Suez agreed to deactivate the Dutch foundation created to protect its French assets and end its agreement with Australian Cleanaway
Vigilance is the keyword in Varin’s declaration. On Monday, the two companies said the plan is for an “integration and mix of teams” and there are commitments from Veolia over the composition of the management teams at the headquarters and in different countries. However, only time will tell if these two lifelong competitors will be able to work together on these two ambitious projects.

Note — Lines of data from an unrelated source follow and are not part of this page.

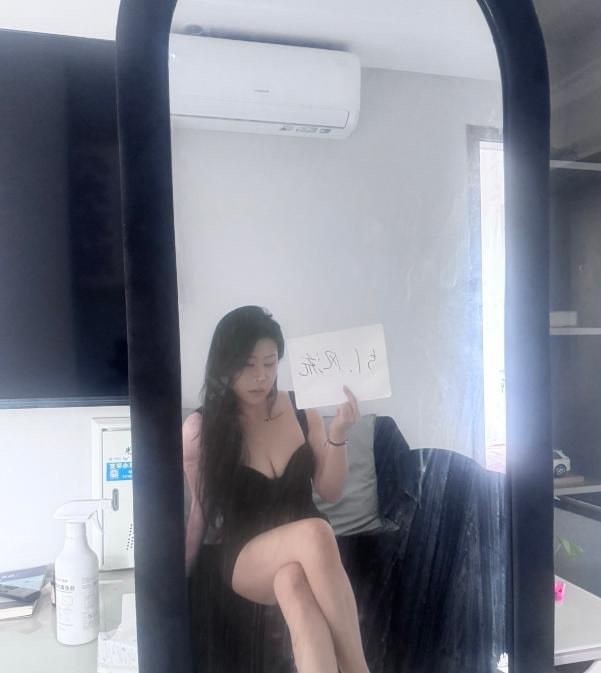 上城健身性瘾女 图片 1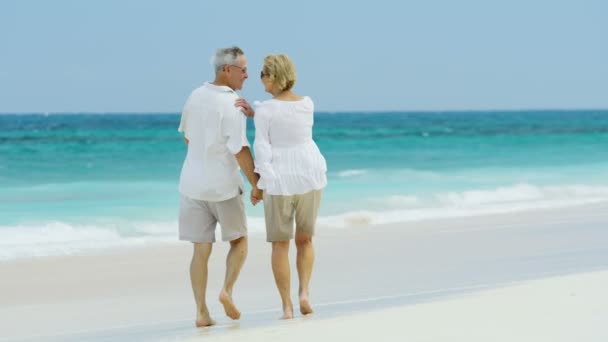 Boldog férfi és női idősek a Bahamákon — Stock videók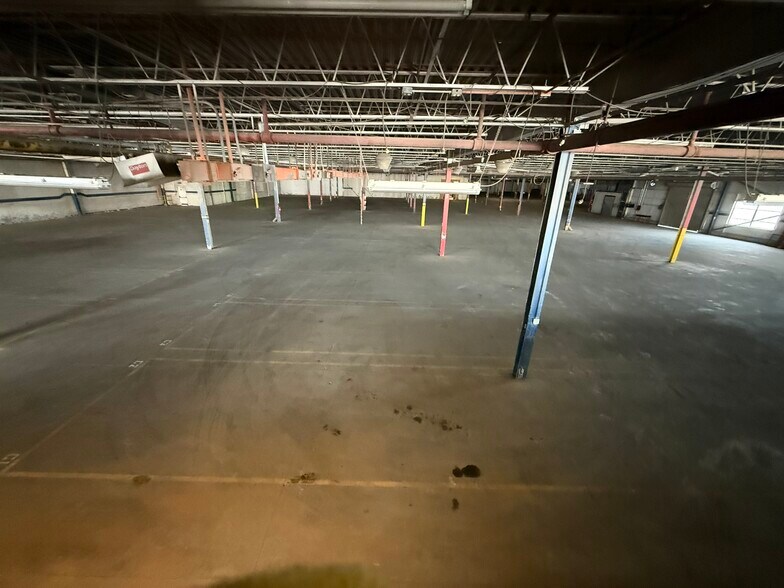 More Photos Of 73 Neale Rd, Vienna Warehouse For Lease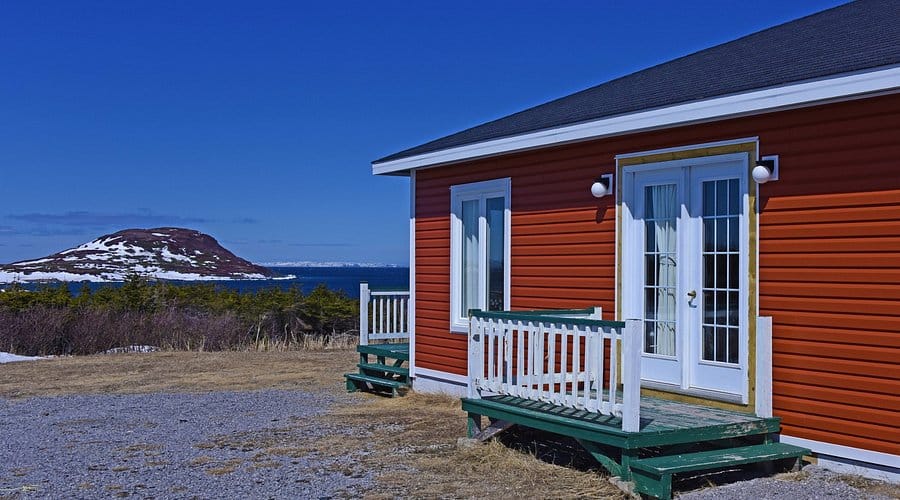 Viking Village Bed & Breakfast — Hay Cove, 1200 metres from L’Anse aux Meadows, Canada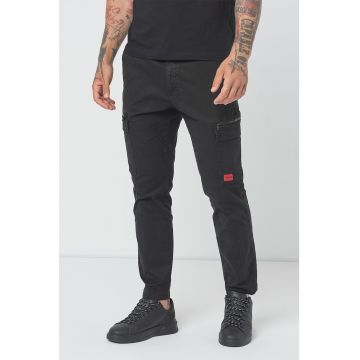 Pantaloni cargo slim fit cu logo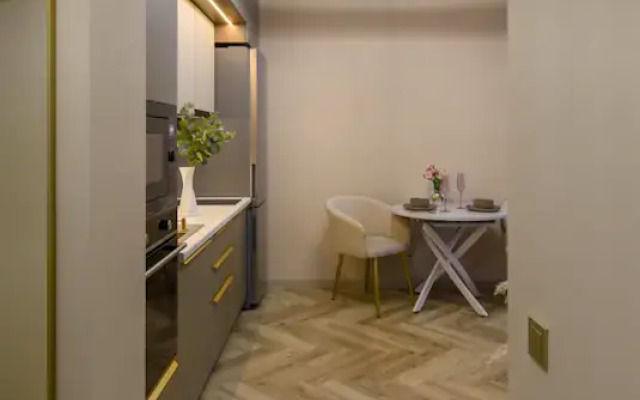 KrasLoft V Zhk Bulvar Tsvetov Na 4 Chelovek Apartments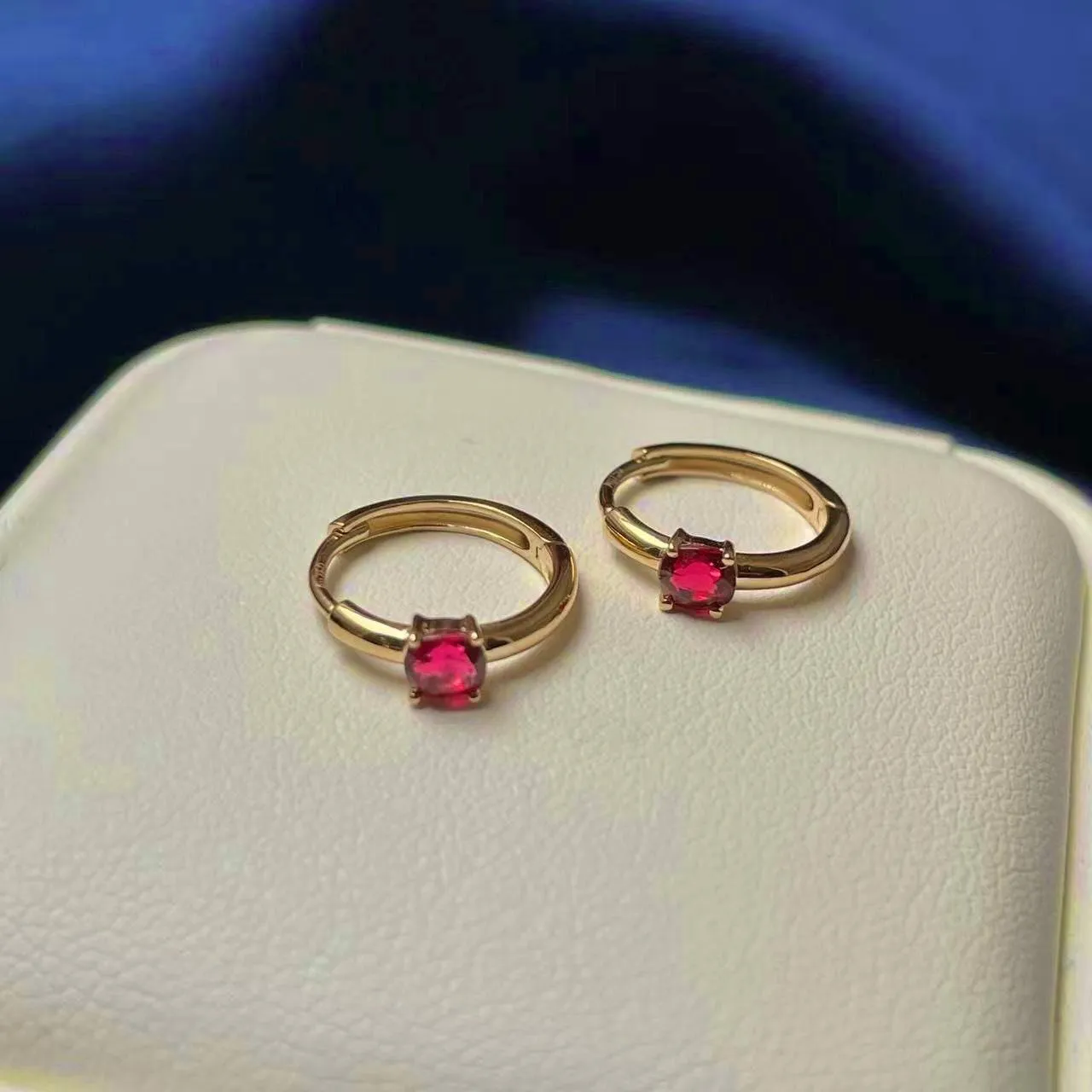 18k Natural Red Spinel Huggie Hoop Earrings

The battle had also taken a political turn, with the Minister for the Economy, Bruno Le Maire, intervening on several occasions. At the end of March, the Minister said that an amicable agreement was possible between the two rivals and welcomed the merger on Monday. The agreement “preserves competition for the benefit of customers between two major French industrial companies. It guarantees their positive development on the national and international markets and it preserves employment."
The Confédération Générale du Travail (CGT), French labour union federation, was less enthusiastic about the takeover. The CGT secretary of the European works council of Suez, Franck Reinhold von Essen, expressed on Monday a "real feeling of betrayal on the part of the board of directors, which seems to have given in to the pressure of Veolia, while the means to negotiate something else existed," reports Le Monde.
Suez chairman Philippe Varin
"At first glance, we are not satisfied with the scope, because there is talk of 6.9 billion euros constituting the new Suez, which is not the critical size that would guarantee the sustainability of jobs through the development of the company," he added. "We have not been associated with this pre-agreement, which is frustrating," he concluded, adding that he hoped to get things moving by the time the final agreements were reached, before 14 May.
Shortly after the two French giants announced a $15 billion merger plan, shares in Suez increased 7.57% and Veolia Environment 4%
The merger between the two French giants has certainly surprised the sector. Even if there was always a chance of possible negotiations, the industry believed that there would be delays at least until Suez's stakeholders vote at the next annual general meeting, either in May or June 2021. However, Veolia and Suez have not only come to a mutual understanding, but have said a definitive agreement is to be reached by May 14.
After eight months of legal proceedings, pressure tactics and warnings, as well as political tension, the duel between the two water and waste giants, although now resolved, will remain a major episode in the history of French capitalism. Veolia and Suez are considered global leaders in environmental services, but as S&P concludes, even combined, represent less than 2% of the fragmented global waste and water market. We must now wait and see if the two companies truly put their differences aside to build a new Suez and Veolia’s “world champion of ecological transformation” to face potential Chinese competitors.